"To jest decyzja Prokuratora Generalnego. Ja chcę tylko przypomnieć oczywiście, że jeżeli postępowanie jest na etapie postępowania przygotowawczego, jeżeli przemawia za tym interes społeczny i nie ma obawy jakiegoś niebezpieczeństwa dla prowadzenia dalszego postępowania przygotowawczego, prokurator zawsze zgodnie z polskimi przepisami ma prawo ujawnić taki materiał, ale to jest - jeszcze raz zastrzegam - decyzja Prokuratora Generalnego. Ja nie ma w tym zakresie żadnej wiedzy"
- powiedział podczas konferencji prasowej wiceminister Michał Wójcik.

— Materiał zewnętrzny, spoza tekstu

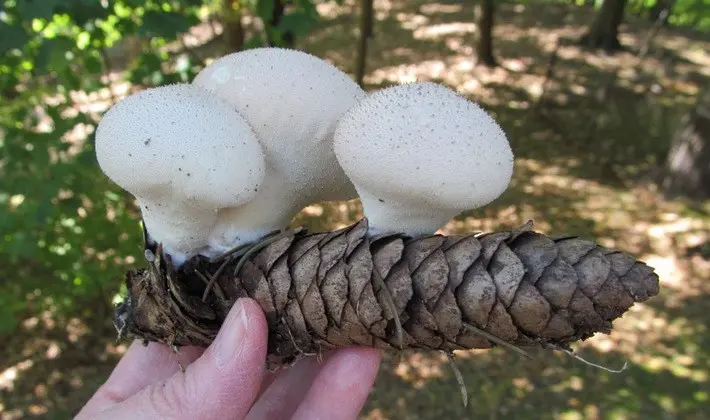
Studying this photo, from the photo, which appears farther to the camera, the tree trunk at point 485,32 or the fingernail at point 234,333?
the tree trunk at point 485,32

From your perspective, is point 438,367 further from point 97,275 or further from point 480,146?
point 480,146

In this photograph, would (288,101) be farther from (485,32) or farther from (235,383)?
(485,32)

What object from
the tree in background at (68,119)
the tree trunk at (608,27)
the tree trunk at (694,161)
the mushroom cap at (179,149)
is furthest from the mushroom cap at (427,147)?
the tree trunk at (608,27)

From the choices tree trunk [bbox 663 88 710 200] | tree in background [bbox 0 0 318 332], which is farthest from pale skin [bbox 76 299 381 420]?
tree trunk [bbox 663 88 710 200]

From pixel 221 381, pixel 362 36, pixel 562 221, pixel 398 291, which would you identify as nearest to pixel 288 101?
pixel 398 291

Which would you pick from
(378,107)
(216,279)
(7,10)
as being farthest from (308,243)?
(7,10)

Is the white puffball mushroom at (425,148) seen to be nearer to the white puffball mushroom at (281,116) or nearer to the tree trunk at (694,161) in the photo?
the white puffball mushroom at (281,116)

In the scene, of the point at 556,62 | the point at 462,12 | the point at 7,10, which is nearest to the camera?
the point at 7,10

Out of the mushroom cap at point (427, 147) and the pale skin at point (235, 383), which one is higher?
the mushroom cap at point (427, 147)
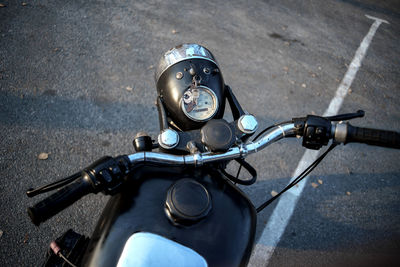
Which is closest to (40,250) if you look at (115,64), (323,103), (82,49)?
(115,64)

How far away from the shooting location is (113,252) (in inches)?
40.9

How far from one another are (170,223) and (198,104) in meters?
0.74

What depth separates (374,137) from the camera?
1265mm

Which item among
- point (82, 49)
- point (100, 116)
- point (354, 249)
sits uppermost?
point (82, 49)

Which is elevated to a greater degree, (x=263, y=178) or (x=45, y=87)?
(x=45, y=87)

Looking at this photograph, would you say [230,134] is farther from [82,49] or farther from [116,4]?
[116,4]

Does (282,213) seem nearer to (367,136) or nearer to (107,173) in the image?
(367,136)

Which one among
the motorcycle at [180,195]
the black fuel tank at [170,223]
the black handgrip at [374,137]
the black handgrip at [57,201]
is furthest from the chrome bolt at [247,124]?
the black handgrip at [57,201]

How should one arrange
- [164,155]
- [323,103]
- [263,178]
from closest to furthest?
1. [164,155]
2. [263,178]
3. [323,103]

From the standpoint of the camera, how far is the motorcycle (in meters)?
1.01

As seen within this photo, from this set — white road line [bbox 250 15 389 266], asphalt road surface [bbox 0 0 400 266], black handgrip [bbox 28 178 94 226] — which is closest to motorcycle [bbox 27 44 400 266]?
black handgrip [bbox 28 178 94 226]

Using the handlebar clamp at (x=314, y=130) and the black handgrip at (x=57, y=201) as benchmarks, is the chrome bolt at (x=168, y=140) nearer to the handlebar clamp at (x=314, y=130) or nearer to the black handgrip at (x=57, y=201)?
the black handgrip at (x=57, y=201)

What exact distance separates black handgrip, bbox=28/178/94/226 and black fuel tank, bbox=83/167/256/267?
20 cm

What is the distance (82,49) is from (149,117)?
5.15 ft
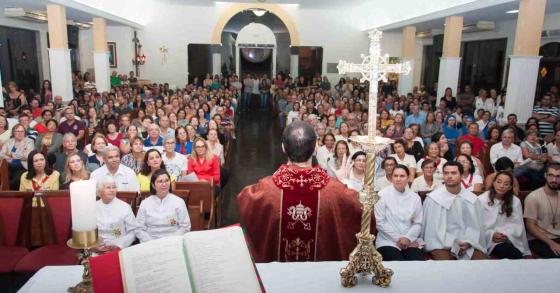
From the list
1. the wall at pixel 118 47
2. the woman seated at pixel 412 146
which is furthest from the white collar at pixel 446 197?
the wall at pixel 118 47

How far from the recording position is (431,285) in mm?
1961

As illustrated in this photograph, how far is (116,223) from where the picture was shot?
3.91 m

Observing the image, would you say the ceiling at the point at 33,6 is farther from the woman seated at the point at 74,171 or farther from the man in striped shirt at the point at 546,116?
the man in striped shirt at the point at 546,116

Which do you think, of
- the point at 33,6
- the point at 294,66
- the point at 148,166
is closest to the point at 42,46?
the point at 33,6

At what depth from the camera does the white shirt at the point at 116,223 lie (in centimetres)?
387

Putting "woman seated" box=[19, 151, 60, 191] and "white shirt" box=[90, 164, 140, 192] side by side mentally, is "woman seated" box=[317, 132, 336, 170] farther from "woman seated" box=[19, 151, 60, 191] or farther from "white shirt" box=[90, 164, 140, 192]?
"woman seated" box=[19, 151, 60, 191]

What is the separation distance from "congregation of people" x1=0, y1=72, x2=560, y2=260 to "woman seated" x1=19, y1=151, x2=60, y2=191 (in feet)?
0.04

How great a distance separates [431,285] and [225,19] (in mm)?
17769

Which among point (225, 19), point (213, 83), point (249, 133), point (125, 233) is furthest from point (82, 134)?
point (225, 19)

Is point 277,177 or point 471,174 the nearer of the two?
point 277,177

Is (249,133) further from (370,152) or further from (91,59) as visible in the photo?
(370,152)

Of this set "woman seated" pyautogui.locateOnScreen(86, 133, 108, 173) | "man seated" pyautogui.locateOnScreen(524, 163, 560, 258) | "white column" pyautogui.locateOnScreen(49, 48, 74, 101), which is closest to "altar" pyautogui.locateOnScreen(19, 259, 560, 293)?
"man seated" pyautogui.locateOnScreen(524, 163, 560, 258)

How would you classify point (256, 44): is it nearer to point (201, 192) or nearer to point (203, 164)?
point (203, 164)

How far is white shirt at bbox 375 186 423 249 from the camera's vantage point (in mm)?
3857
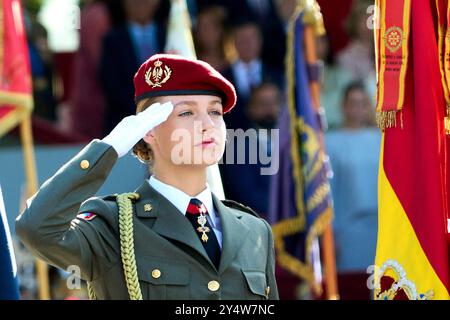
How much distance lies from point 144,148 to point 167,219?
0.29m

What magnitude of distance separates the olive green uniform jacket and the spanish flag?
0.47 metres

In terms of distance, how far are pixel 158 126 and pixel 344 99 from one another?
5268mm

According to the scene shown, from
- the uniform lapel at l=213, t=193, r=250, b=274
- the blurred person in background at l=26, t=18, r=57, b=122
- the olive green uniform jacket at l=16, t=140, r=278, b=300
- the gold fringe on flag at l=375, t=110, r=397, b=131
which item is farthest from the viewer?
the blurred person in background at l=26, t=18, r=57, b=122

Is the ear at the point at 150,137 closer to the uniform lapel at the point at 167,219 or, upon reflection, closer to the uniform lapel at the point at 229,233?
the uniform lapel at the point at 167,219

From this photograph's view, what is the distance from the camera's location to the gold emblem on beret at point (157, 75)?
4.77 metres

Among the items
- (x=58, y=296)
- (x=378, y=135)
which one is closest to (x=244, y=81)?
(x=378, y=135)

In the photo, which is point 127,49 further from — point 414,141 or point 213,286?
point 213,286

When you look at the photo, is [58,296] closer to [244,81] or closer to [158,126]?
[244,81]

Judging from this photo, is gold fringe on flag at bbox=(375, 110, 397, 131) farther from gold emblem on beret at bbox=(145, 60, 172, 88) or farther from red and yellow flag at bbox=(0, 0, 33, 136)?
red and yellow flag at bbox=(0, 0, 33, 136)

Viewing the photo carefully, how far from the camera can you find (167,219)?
470 cm

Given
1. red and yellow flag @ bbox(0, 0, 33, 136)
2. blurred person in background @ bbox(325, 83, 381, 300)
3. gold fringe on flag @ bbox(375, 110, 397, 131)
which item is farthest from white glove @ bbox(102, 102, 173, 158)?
blurred person in background @ bbox(325, 83, 381, 300)

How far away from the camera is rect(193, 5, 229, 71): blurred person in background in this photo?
1007 cm

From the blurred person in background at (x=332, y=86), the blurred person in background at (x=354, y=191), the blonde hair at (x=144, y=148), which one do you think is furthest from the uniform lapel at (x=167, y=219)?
the blurred person in background at (x=332, y=86)

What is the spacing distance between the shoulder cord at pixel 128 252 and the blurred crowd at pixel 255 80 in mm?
4432
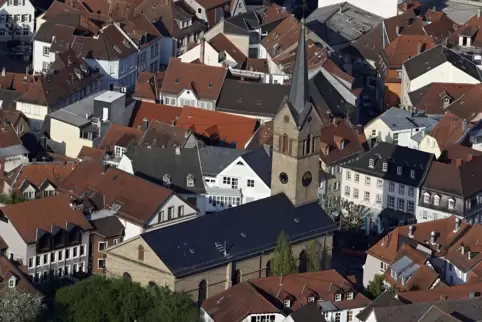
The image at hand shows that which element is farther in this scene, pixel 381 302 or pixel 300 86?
pixel 300 86

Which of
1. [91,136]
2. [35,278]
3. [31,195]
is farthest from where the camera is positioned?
[91,136]

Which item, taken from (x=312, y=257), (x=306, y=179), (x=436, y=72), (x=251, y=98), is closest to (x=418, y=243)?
(x=312, y=257)

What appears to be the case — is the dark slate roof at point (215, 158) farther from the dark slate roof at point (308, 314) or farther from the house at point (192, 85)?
the dark slate roof at point (308, 314)

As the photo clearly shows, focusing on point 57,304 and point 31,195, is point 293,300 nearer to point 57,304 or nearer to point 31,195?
point 57,304

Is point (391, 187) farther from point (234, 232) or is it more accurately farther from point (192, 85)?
point (192, 85)

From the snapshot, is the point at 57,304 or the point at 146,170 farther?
the point at 146,170

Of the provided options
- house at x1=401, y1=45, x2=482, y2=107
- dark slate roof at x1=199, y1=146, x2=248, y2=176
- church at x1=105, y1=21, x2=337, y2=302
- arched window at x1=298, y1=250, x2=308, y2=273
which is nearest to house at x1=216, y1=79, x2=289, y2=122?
house at x1=401, y1=45, x2=482, y2=107

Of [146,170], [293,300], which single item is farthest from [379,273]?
[146,170]

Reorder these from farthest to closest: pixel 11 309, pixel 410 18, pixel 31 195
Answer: pixel 410 18 < pixel 31 195 < pixel 11 309
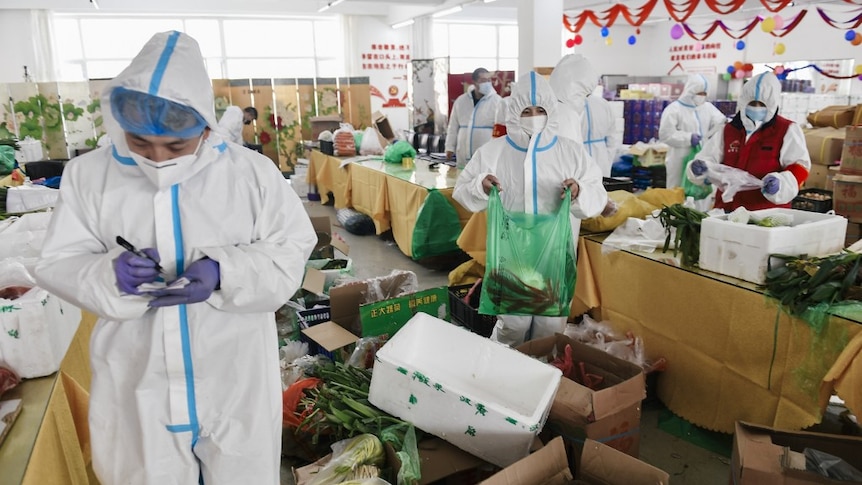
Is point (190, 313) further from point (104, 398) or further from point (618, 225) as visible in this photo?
point (618, 225)

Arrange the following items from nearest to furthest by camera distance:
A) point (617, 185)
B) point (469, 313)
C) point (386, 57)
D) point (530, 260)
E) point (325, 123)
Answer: point (530, 260) → point (469, 313) → point (617, 185) → point (325, 123) → point (386, 57)

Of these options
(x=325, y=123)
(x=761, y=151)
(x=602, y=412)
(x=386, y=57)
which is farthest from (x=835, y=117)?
(x=386, y=57)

Zaznaczył jednocześnie, że Tomasz Kaczmarek miał postawione zarzuty. "Chodzi o podejrzenia popełnienia bardzo poważnych przestępstw, gdzie w tle pozostają miliony. Jest to bardzo częste, że osoby, które są podejrzewane o popełnienie przestępstw, po prostu stosują tego rodzaju linie obrony. Proszę pamiętać, że on przez wiele lat mówił zupełnie coś innego. On potwierdzał, że tak rzeczywiście było, a dzisiaj nagle zmienił swoje stanowisko" - mówił Wójcik.
Dodał, że w jego opinii "coś nie gra w tym wszystkim".
W poniedziałek rzecznik koordynatora Stanisław Żaryn przekazał, że minister-koordynator służb specjalnych Mariusz Kamiński zwrócił się do prokuratora generalnego Zbigniewa Ziobry o przekazanie opinii publicznej materiałów ze śledztwa ws. "willi Kwaśniewskich".
O wniosku Kamińskiego do Ziobry w sprawie przekazania opinii publicznej materiałów zgromadzonych w śledztwie dotyczącym "willi Kwaśniewskich" w Kazimierzu Dolnym Żaryn napisał w komunikacie.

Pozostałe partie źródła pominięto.